Two roads diverged in a wood, and I... I took the one less traveled by and that has made all the difference. -Robert Frost

Friday, October 24, 2008

sola fidei

One of my classes is Theology, Ethics & Spirituality. We have been reading chronologically through church history, starting with the desert Fathers and reaching Bonhoeffer this week. Each week we write a dense, one-page paper (300 words) summarising one feature of the particular author's spirituality. Here is an excerpt from my paper on Luther. I'm not entirely happy with it, but it here it is, unedited.

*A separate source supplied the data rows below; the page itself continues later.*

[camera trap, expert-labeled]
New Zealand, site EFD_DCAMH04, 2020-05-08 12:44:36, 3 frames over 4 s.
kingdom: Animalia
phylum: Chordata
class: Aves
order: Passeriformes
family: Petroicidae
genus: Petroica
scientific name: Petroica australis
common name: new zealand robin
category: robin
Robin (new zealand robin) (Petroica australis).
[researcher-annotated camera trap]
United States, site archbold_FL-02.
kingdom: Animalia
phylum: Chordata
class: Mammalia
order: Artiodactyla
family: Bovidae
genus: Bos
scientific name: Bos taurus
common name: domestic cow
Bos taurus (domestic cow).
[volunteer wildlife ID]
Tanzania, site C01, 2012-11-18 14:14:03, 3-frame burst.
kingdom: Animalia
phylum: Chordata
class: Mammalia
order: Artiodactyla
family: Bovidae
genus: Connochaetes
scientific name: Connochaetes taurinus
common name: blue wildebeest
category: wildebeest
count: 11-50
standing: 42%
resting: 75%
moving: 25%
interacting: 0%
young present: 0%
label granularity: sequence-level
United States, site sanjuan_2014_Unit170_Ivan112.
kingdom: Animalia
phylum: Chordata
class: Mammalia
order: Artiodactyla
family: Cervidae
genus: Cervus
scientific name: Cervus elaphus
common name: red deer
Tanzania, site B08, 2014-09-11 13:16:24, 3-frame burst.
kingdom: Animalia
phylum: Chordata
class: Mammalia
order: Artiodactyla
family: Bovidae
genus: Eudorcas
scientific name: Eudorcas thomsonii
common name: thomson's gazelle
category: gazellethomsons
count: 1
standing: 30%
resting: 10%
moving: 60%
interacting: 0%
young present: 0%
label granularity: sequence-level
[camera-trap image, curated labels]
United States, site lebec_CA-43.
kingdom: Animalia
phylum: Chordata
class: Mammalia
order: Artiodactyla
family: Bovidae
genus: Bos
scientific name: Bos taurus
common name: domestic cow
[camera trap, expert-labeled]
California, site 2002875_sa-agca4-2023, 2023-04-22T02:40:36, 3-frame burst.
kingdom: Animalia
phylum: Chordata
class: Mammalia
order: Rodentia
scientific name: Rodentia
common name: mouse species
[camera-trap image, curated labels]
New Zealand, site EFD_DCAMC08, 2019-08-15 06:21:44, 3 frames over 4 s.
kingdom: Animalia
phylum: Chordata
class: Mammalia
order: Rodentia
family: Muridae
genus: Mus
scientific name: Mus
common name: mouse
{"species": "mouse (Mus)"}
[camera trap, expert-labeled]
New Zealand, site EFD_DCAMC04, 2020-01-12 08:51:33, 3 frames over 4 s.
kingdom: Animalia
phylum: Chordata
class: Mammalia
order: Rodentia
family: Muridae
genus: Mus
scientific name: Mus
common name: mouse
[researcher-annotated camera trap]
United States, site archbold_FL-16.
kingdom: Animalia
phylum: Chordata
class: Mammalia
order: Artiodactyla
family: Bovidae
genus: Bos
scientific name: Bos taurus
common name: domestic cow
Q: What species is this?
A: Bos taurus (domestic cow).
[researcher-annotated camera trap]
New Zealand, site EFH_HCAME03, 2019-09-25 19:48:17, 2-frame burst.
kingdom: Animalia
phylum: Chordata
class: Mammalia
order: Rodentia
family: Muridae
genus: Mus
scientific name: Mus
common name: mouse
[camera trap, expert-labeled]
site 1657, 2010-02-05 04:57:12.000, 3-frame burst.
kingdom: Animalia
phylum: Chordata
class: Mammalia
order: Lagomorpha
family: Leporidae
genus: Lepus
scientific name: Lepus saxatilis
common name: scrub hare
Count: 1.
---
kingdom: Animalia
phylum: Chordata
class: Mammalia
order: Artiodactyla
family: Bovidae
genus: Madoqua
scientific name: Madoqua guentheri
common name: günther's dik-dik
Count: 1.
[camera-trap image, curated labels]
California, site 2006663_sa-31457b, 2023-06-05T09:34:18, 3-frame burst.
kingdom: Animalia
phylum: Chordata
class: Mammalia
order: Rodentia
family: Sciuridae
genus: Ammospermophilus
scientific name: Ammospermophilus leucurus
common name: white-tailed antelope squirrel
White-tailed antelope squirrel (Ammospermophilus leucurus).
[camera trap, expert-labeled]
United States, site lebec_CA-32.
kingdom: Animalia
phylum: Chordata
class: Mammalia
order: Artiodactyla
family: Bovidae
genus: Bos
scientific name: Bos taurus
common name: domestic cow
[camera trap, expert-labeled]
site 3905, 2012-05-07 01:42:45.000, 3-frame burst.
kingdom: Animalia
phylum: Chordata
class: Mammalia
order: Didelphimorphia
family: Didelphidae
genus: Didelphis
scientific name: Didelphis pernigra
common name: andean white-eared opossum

"I suggest that a common problem between Luther’s day and ours is the temptation toward self-making. In Luther’s age of monarchical power, self-making took the shape of conforming oneself to authority – the abbot or pope commanded and one obeyed, and this obedience accrued merit as congruity or condignity. In our time, the corollary of democratic, capitalist society is consumer spirituality. Today, the temptation of self-making is evident in the way we construct our self-identities through the products we buy, the jobs we perform, the books we read etc. We are then also tempted toward self-healing (or salvation) through the relationships we enter, and the philosophical outlook we take, and the causes we take up. Luther’s reminder would be that “no external thing has any influence in producing Christian righteousness.” Self-making leaves one none the wiser as to the outcome of one’s ultimate future. The only solution available is to take the risk that perhaps God’s promises in Christ may be true. This risk involves necessarily a denial that one’s project of self-making will be the final word for personal salvation – faith relativizes self-making."